The Castle of Jadraque (Spanish: Castillo de Jadraque) is a castle in the municipality of Jadraque, Castile-La Mancha, Spain. It sits on a hill commanding the plain of the Henares river. It is sometimes called "Castle of Cid" as it is mentioned in the poem Cantar del Mio Cid.[1]

Built in ashlar stone, it has a rectangular shape with a perimeter of 240 metres. It has four round and one rectangular tower.

Archaeological investigations proved that the site was used since prehistoric times; later it was a fortification of the emirate of Spain and its Moorish descendants. In 1085 it was conquered by the Christians under Alfonso VI of Castile. In 1469 it was bought by cardinal Pedro González de Mendoza.

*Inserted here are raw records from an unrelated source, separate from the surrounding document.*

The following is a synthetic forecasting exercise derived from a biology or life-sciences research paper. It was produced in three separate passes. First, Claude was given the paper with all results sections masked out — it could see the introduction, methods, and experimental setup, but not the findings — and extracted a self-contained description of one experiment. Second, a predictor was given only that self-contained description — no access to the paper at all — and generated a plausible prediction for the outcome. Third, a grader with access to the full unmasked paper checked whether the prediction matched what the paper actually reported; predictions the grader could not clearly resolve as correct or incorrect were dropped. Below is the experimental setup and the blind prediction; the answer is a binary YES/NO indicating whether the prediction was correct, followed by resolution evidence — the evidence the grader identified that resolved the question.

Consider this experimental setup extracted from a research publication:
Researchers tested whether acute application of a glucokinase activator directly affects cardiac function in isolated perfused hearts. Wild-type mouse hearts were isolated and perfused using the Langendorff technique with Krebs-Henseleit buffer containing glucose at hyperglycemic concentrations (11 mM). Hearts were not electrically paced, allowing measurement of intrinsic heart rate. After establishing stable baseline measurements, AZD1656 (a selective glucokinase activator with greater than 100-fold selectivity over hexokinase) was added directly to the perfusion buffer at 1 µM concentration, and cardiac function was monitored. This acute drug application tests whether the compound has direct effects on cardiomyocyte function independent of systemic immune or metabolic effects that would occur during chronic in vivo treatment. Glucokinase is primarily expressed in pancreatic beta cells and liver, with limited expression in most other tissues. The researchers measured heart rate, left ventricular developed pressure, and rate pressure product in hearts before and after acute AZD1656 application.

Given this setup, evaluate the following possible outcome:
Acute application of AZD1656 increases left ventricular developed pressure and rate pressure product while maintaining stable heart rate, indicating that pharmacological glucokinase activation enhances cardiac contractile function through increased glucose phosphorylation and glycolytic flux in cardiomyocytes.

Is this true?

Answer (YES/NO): NO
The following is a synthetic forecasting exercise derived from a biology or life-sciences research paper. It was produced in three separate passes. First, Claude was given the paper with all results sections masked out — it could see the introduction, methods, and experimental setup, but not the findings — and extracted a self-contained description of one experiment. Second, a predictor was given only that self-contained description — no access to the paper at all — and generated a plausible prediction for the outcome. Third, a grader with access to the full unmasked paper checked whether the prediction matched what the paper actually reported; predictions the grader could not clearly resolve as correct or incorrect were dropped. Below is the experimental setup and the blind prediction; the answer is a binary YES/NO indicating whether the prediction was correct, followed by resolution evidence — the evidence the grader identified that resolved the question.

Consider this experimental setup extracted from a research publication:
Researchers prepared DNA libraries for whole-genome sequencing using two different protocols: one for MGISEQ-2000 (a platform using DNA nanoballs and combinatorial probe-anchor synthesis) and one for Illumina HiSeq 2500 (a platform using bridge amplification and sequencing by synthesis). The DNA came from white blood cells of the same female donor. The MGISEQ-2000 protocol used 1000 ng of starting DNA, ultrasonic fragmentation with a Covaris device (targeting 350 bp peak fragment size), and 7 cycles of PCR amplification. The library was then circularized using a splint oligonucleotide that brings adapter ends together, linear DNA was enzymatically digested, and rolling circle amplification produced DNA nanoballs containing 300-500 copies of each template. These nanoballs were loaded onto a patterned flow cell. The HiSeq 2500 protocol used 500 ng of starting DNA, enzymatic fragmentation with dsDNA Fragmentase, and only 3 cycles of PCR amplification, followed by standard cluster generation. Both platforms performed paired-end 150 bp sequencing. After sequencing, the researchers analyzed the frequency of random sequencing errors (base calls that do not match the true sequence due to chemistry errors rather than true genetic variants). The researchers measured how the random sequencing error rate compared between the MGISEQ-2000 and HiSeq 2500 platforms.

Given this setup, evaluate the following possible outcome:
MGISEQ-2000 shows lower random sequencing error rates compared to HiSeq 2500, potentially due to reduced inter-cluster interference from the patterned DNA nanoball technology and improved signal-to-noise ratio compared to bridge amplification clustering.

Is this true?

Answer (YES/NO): NO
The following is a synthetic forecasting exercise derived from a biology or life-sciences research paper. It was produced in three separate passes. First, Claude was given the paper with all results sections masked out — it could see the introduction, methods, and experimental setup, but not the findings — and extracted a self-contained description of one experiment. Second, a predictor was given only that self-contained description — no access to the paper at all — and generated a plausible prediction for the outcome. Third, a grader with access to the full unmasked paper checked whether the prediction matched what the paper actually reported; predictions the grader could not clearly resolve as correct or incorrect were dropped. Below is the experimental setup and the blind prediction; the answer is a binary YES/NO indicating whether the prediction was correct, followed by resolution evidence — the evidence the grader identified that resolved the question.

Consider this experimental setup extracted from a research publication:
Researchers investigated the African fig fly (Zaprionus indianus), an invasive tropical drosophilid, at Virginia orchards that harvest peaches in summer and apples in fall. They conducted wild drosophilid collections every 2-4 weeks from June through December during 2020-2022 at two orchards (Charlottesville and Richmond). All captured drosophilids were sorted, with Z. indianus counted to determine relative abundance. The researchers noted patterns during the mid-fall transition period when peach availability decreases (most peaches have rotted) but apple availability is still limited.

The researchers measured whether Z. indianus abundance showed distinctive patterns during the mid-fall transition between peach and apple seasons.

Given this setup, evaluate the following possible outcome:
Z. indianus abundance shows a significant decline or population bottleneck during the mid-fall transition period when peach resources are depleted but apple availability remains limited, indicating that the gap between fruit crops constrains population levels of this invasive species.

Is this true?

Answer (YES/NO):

The current structure dates to the late 15th century, and is attributable to Juan Guas. The only element remaining from the pre-existing castle was a pentagonal tower, which was anyway dismantled later. The castle, used by the Mendoza as a noble residence, was abandoned after the death of Rodrigo Díaz de Vivar y Mendoza. It was used again as a fortress during the War of Spanish Succession and the Peninsular War.


  1. ^ "Castillo de Jadraque / Castillo del Cid" (in Spanish). MonumentalNet. Retrieved 26 September 2014. [permanent dead link]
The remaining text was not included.